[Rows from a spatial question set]
-- BEGIN --
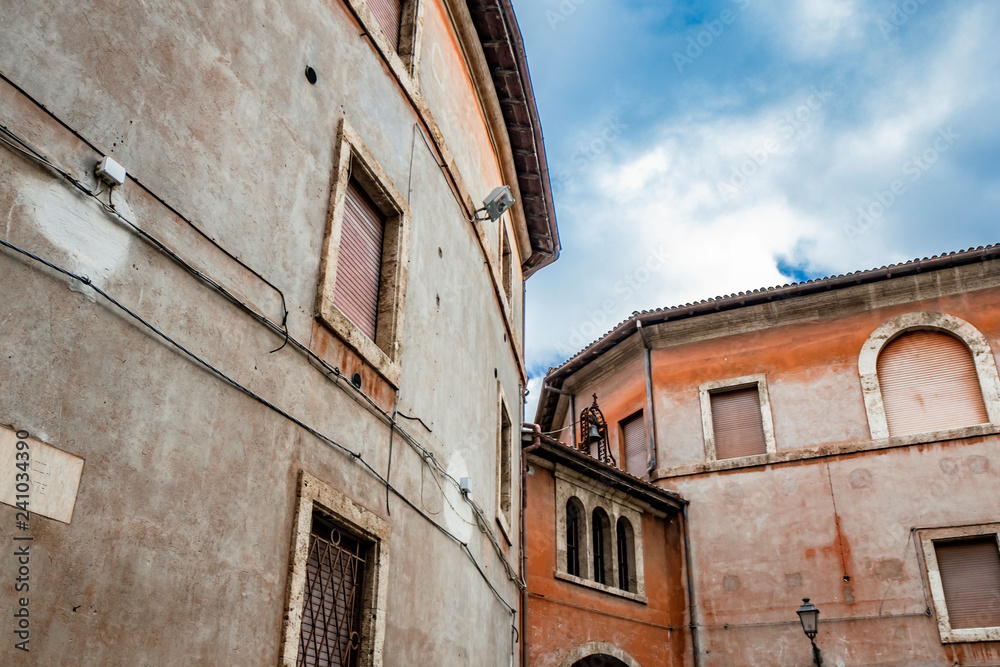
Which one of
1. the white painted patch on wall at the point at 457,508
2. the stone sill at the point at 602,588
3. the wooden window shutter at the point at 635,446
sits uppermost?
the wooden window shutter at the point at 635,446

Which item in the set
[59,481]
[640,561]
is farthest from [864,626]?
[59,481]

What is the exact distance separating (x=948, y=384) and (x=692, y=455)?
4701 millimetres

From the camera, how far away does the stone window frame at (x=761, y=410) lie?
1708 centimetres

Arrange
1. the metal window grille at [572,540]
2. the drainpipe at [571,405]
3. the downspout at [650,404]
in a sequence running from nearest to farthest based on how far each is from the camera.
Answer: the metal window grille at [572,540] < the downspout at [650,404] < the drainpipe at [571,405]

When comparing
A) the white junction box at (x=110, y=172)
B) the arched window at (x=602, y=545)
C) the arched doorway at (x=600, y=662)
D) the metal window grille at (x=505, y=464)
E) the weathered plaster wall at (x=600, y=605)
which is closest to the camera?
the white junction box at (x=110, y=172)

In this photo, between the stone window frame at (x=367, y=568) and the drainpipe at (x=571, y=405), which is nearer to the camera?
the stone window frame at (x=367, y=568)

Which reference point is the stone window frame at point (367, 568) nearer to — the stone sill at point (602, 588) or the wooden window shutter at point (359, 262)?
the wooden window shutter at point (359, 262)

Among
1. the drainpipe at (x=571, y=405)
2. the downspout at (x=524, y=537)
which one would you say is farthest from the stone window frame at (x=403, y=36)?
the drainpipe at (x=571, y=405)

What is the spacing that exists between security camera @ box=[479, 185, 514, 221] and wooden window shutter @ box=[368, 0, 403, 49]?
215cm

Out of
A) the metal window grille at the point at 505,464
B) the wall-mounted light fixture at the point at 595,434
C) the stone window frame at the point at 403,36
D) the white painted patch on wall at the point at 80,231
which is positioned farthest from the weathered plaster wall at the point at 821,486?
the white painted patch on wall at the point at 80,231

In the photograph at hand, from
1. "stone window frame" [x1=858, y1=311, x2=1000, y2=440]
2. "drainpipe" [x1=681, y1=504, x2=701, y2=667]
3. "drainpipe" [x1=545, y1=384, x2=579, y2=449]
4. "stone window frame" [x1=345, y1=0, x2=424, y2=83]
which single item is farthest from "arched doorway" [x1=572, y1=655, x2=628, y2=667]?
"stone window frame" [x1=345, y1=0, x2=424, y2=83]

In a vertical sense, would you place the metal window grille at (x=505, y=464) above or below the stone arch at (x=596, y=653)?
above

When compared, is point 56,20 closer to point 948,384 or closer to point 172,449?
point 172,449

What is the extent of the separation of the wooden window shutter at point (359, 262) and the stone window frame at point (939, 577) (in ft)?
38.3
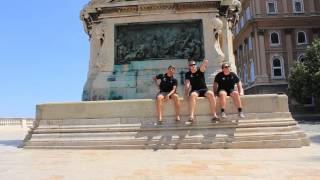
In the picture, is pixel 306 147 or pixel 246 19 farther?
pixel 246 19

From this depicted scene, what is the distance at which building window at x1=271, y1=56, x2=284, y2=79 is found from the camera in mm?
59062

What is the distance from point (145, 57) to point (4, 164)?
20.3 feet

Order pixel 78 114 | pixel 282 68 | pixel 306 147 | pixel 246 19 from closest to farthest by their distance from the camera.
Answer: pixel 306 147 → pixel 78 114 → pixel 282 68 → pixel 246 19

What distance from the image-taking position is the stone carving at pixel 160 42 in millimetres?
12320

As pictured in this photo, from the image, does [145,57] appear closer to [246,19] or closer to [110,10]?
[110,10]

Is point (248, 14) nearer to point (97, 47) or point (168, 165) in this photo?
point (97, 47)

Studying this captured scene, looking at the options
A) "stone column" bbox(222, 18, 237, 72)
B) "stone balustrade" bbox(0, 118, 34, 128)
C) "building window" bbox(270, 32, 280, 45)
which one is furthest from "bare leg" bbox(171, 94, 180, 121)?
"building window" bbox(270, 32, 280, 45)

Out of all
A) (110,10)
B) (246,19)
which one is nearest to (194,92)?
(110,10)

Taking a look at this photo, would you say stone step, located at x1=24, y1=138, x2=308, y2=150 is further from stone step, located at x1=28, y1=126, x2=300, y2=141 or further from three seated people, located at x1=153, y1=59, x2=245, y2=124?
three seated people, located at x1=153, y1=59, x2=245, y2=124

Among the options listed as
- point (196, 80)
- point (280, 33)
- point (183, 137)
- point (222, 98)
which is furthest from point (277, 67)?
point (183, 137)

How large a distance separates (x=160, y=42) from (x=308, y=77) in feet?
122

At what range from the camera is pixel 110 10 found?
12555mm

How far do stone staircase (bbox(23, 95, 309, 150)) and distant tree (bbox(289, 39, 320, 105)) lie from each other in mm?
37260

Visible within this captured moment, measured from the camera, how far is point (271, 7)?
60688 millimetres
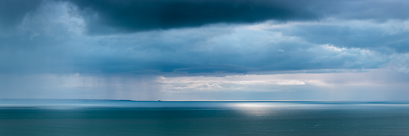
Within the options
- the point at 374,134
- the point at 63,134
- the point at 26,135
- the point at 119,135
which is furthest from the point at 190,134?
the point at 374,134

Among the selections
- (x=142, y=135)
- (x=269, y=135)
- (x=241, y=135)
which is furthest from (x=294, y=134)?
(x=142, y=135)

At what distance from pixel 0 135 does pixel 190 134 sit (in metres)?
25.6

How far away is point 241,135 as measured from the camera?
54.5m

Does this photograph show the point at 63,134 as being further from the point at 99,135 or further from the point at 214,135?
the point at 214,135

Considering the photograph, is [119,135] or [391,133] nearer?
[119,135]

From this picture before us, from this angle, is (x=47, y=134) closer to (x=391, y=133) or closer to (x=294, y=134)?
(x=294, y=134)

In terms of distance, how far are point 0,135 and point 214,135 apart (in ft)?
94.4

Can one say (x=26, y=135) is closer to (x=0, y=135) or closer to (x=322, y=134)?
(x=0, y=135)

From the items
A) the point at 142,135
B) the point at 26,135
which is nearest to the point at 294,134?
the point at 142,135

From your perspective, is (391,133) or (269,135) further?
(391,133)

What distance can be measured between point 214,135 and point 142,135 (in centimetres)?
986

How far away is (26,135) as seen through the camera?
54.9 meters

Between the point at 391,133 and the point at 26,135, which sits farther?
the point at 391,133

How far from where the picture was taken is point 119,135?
-- END --
STATED PROBLEM — Reproduce every row above with "camera" swapped for "viewer" throughout, leaving all other text unchanged. Omit the pictures from your answer.

EXPECTED OUTPUT —
Which one of
1. the white painted patch on wall at the point at 457,508
2. the stone sill at the point at 602,588
3. the wooden window shutter at the point at 635,446
sits uppermost?
the wooden window shutter at the point at 635,446

Which item in the set
[59,481]
[640,561]
is farthest from [864,626]?
[59,481]

What is the exact distance separating (x=948, y=384) and (x=692, y=455)?
4701 millimetres

From the viewer, how far away does the stone window frame at (x=761, y=410) lie?
1708 centimetres

Arrange
1. the metal window grille at [572,540]
2. the drainpipe at [571,405]
3. the downspout at [650,404]
in a sequence running from nearest to farthest based on how far each is from the viewer.
Answer: the metal window grille at [572,540] < the downspout at [650,404] < the drainpipe at [571,405]

When comparing
A) the white junction box at (x=110, y=172)
B) the arched window at (x=602, y=545)
C) the arched doorway at (x=600, y=662)
D) the metal window grille at (x=505, y=464)
E) the weathered plaster wall at (x=600, y=605)
which is closest to the viewer?
the white junction box at (x=110, y=172)

In this photo, between the stone window frame at (x=367, y=568) and the drainpipe at (x=571, y=405), which is nearer to the viewer?
the stone window frame at (x=367, y=568)

Which reference point is the stone window frame at point (367, 568) nearer to — the stone sill at point (602, 588) or the wooden window shutter at point (359, 262)?
the wooden window shutter at point (359, 262)

Among
1. the drainpipe at (x=571, y=405)
2. the downspout at (x=524, y=537)
which one would you say is farthest from the stone window frame at (x=403, y=36)?
the drainpipe at (x=571, y=405)

What is the spacing that exists between security viewer @ box=[479, 185, 514, 221] and wooden window shutter @ box=[368, 0, 403, 49]?
215cm

Out of
A) the metal window grille at the point at 505,464
B) the wall-mounted light fixture at the point at 595,434
C) the stone window frame at the point at 403,36
D) the white painted patch on wall at the point at 80,231
which is positioned farthest from the weathered plaster wall at the point at 821,486?
the white painted patch on wall at the point at 80,231

In the photograph at hand, from
1. "stone window frame" [x1=858, y1=311, x2=1000, y2=440]
2. "drainpipe" [x1=681, y1=504, x2=701, y2=667]
3. "drainpipe" [x1=545, y1=384, x2=579, y2=449]
4. "stone window frame" [x1=345, y1=0, x2=424, y2=83]
which single item is farthest from "arched doorway" [x1=572, y1=655, x2=628, y2=667]?
"stone window frame" [x1=345, y1=0, x2=424, y2=83]

In a vertical sense, would you place the metal window grille at (x=505, y=464) above or below the stone arch at (x=596, y=653)?
above

When compared, is point 56,20 closer to point 948,384 or closer to point 172,449?
point 172,449

What is the extent of the separation of the wooden window shutter at point (359, 262) and the stone window frame at point (939, 577) (in ft)?
38.3
In the picture, is pixel 306 147 or pixel 246 19 farther?
pixel 246 19

From this depicted scene, what is the distance at which building window at x1=271, y1=56, x2=284, y2=79 is found from the viewer in mm?
59062

What is the distance from point (145, 57) to point (4, 164)?
20.3 feet

Order pixel 78 114 | pixel 282 68 | pixel 306 147 | pixel 246 19 from closest to farthest by their distance from the viewer.
Answer: pixel 306 147 → pixel 78 114 → pixel 282 68 → pixel 246 19

What distance from the image-taking position is the stone carving at pixel 160 42 in millimetres?
12320

As pictured in this photo, from the image, does [145,57] appear closer to [246,19] or closer to [110,10]?
[110,10]

Is point (248, 14) nearer to point (97, 47) or point (168, 165) in this photo?
point (97, 47)

Studying this captured scene, looking at the options
A) "stone column" bbox(222, 18, 237, 72)
B) "stone balustrade" bbox(0, 118, 34, 128)
C) "building window" bbox(270, 32, 280, 45)
which one is furthest from "bare leg" bbox(171, 94, 180, 121)?
"building window" bbox(270, 32, 280, 45)

Out of all
A) (110,10)
B) (246,19)
which one is nearest to (194,92)?
(110,10)

Taking a look at this photo, would you say stone step, located at x1=24, y1=138, x2=308, y2=150 is further from stone step, located at x1=28, y1=126, x2=300, y2=141 or further from three seated people, located at x1=153, y1=59, x2=245, y2=124?
three seated people, located at x1=153, y1=59, x2=245, y2=124

Among the options listed as
- point (196, 80)
- point (280, 33)
- point (183, 137)
- point (222, 98)
which is furthest from point (277, 67)?
point (183, 137)

How large a distance separates (x=160, y=42) from (x=308, y=77) in feet?
122

At what range from the viewer is pixel 110 10 found?
12555mm

How far do stone staircase (bbox(23, 95, 309, 150)) and distant tree (bbox(289, 39, 320, 105)) lie from each other in mm?
37260

Visible within this captured moment, measured from the viewer, how far is point (271, 7)?
60688 millimetres
Within the options
- the point at 374,134
- the point at 63,134
- the point at 26,135
- the point at 119,135
which is furthest from the point at 190,134?
the point at 374,134

Among the selections
- (x=142, y=135)
- (x=269, y=135)
- (x=241, y=135)
which is furthest from (x=294, y=134)?
(x=142, y=135)

At what distance from pixel 0 135 does pixel 190 134 sit (in metres)?
25.6

How far away is point 241,135 as measured from the viewer?
54.5m

Does this photograph show the point at 63,134 as being further from the point at 99,135 or further from the point at 214,135?
the point at 214,135

Considering the photograph, is [119,135] or [391,133] nearer?
[119,135]

From this picture before us, from this angle, is (x=47, y=134) closer to (x=391, y=133) or closer to (x=294, y=134)?
(x=294, y=134)

In terms of distance, how far are point 0,135 and point 214,135 apart (in ft)?
94.4

Can one say (x=26, y=135) is closer to (x=0, y=135) or closer to (x=322, y=134)?
(x=0, y=135)

From the items
A) the point at 142,135
B) the point at 26,135
which is nearest to the point at 294,134?
the point at 142,135

From your perspective, is (391,133) or (269,135) further?
(391,133)

What distance can be measured between point 214,135 and point 142,135 (in centimetres)?
986

How far away is (26,135) as seen through the viewer?
54.9 meters

Between the point at 391,133 and the point at 26,135, which sits farther?
the point at 391,133

How far from where the picture was taken is point 119,135?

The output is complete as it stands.